Despite the organism being widespread in the environment, the incidence of prototheca mastitis in New Zealand is very low.  Most cases involve one or two animals, with the appropriate action being to cull the infected cow.  

Both environmental and contagious transmission of prototheca can occur. 

The original source of infection is likely to be environmental as prototheca can be found in soil, waterways, faeces or any wet organic material. The prototheca can survive from weeks to months and can be shed in the faeces of cows with or without mastitis. 

Once cows are infected then the algae can spread from cow to cow through the milking process. Poor teat disinfection and/or a high level of teat end damage may contribute to the spread of infection. 

Prototheca can cause both clinical and subclinical mastitis with most cases becoming chronic, subclinical infections because the self-cure rate is very low. The infection will result in an elevated somatic cell count but in some individuals this elevation can be mild and progress slowly. 

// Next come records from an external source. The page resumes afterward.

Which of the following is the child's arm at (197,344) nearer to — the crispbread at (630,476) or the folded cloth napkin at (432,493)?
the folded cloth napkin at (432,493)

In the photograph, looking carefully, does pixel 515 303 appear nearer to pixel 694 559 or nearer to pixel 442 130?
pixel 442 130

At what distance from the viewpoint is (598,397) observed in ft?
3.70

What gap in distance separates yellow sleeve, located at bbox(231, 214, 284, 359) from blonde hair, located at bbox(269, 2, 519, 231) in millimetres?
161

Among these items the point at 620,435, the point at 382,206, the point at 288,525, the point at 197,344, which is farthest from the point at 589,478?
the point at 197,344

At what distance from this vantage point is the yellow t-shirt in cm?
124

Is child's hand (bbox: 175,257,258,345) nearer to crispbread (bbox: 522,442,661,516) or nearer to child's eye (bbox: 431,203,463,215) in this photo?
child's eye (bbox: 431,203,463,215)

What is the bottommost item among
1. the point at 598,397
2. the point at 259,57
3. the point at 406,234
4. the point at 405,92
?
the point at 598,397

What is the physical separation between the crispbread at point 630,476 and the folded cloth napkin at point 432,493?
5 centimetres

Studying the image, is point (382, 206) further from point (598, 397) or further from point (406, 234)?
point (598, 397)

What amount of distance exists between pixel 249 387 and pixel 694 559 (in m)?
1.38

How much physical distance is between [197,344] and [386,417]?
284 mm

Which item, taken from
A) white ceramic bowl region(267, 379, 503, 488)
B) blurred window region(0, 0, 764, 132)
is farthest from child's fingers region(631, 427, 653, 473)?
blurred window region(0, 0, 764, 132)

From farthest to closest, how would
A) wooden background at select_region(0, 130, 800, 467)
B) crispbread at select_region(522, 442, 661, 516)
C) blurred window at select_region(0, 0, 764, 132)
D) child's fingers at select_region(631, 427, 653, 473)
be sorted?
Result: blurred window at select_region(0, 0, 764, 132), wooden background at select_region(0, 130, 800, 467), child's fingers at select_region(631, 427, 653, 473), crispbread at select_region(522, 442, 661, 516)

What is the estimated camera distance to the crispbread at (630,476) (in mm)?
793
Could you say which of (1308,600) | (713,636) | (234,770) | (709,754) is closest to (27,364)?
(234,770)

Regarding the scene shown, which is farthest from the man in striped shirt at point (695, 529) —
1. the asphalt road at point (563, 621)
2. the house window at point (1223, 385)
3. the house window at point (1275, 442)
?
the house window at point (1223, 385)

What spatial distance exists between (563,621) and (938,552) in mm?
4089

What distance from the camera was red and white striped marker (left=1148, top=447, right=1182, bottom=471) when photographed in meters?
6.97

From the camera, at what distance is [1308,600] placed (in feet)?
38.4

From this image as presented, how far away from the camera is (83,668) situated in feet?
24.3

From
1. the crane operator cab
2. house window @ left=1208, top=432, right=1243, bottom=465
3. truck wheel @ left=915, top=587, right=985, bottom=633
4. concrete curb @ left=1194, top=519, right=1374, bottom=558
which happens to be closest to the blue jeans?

Milk production tends to decrease but it may remain constant in some cows. Prototheca can survive in milk secretions over the dry period and reappear in colostrum in the next season. 

To diagnose prototheca we need to get a milk sample for culture. This is what they look like under the microcope! 

Prototheca algae

In the spring of 2016 two dairy herds in the Waikato were identified with multiple cows infected with prototheca. The exact source of the infection has not been established. 

In one herd, to date 203 out of 700 cows have been diagnosed positive to prototheca. The somatic cell count of prototheca positive cows ranged from 62,000 to 4,600,000!

Another herd to date, has had over 1700 samples taken, and 462 cows have cultured positive for prototheca.  

Take home message:
Milk culturing is the best way to diagnose what is happening in your herd, as sometimes it may be a little strange!